TASK: Search the entries below for "prop". Report each line where it occurs.

DATASET EXTRACT:
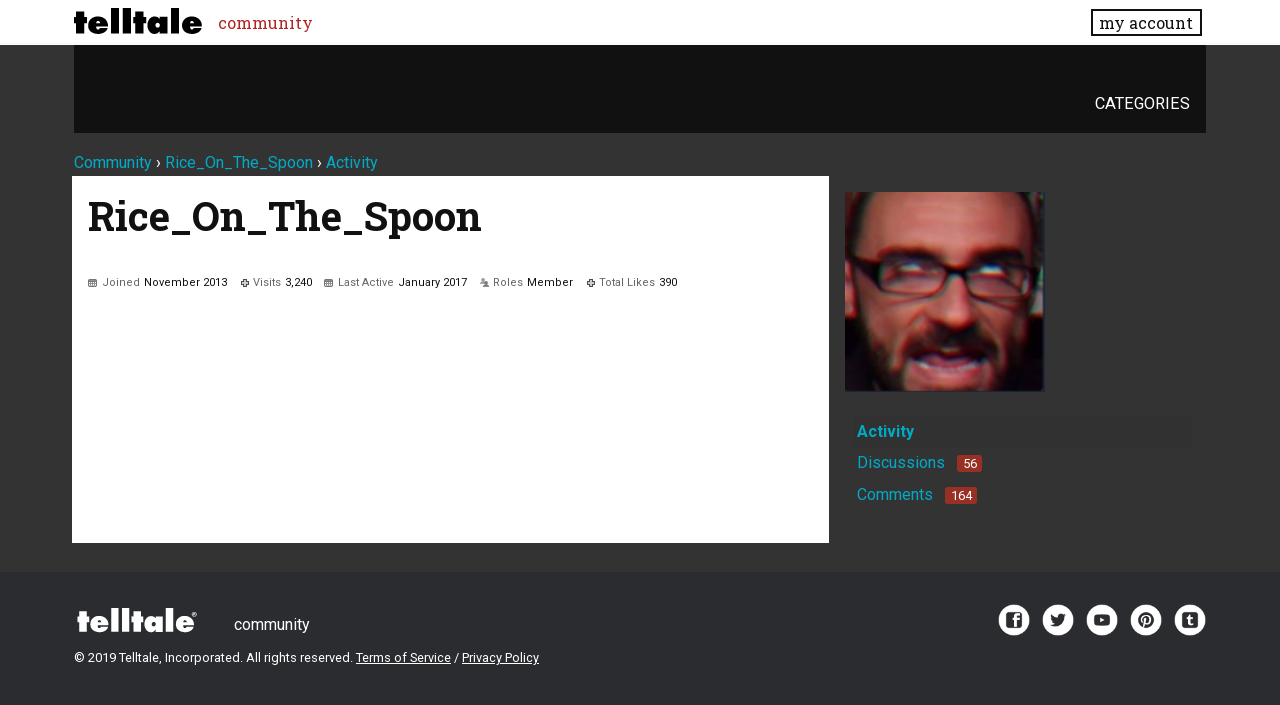

--- FILE ---
content_type: text/javascript
request_url: https://community.telltale.com/plugins/TelltaleAvatars/js/avatars.js?v=0.1
body_size: 817
content:
jQuery(document).ready(function($) {
  $(document)
    .on("change", ".js-change-avatar-category", function() {
      var url = $(this).closest("form").prop("action");

      $.ajax(url, {
        data: {
          CategoryID: $(this).val(),
          DeliveryType: "VIEW"
        }
      }).then(function(result) {
        $(".avatar-options").replaceWith($(result).find(".avatar-options"));
      });
    })
    .on("click", ".js-select-avatar", function() {
      var $this = $(this);
      console.log("set avatar to ", $this.prop("src"));
      $(".js-new-avatar-url").val($this.prop("src"));
      $this.siblings().removeClass("border-red");
      $this.addClass("border-red");
      $this.closest(".js-change-picture-form").trigger("submit");
    });
  // .on("submit", ".js-change-picture-form", function(event) {
  //   event.preventDefault();

  //   console.log("submit picture form");
  // });
});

EXERCISE ANSWER:
      var url = $(this).closest("form").prop("action");
      console.log("set avatar to ", $this.prop("src"));
      $(".js-new-avatar-url").val($this.prop("src"));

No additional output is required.